**WHAT IS ASKED:** Rewrite everything from the start of the records down to the line containing "0.51 metres", both ends included, keeping the requests unchanged but scaling every number in the answers (distances, depths and pixel coordinates alike) by 0.6. Round each result to the same number of decimal places as the original, with halves rounded up.

**RECORDS TO USE:**
================

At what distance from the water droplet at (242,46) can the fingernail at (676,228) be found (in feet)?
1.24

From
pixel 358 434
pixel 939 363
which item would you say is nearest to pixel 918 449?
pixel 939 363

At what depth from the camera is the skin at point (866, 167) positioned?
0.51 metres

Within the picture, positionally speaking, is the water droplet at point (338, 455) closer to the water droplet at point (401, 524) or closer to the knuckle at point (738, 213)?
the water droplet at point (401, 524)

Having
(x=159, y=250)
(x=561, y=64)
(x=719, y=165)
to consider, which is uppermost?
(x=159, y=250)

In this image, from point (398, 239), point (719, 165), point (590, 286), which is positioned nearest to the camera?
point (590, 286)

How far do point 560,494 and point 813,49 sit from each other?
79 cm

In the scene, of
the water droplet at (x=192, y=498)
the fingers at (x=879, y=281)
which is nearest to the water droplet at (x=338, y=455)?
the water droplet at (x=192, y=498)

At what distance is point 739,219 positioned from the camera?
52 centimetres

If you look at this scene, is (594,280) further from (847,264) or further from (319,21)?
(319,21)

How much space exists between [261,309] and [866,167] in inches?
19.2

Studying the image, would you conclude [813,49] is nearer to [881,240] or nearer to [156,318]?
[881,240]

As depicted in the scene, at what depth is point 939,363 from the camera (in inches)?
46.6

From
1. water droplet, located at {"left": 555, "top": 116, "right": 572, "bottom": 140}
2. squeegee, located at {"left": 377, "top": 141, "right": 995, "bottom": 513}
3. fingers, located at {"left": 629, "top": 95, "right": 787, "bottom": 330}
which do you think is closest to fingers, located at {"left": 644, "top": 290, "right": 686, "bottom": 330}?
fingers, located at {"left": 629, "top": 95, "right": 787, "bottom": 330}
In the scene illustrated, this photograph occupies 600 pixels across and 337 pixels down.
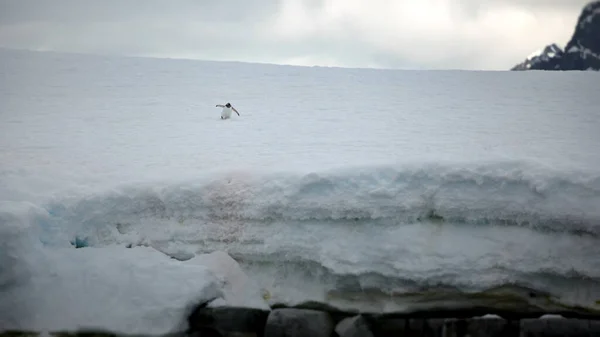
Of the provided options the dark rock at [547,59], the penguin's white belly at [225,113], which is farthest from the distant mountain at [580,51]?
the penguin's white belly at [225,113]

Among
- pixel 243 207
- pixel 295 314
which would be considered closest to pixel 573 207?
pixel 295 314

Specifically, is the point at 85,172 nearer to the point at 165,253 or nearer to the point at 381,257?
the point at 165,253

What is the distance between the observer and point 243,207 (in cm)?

================

**RESPONSE:**
At what distance from the water droplet at (242,46) can the fingernail at (676,228) be found (in feet)?
0.74

From
pixel 358 434
pixel 939 363
which item would you say is nearest to pixel 918 449?
pixel 563 218

At what depth from the camera is the skin at point (866, 167) positioned?
0.31 metres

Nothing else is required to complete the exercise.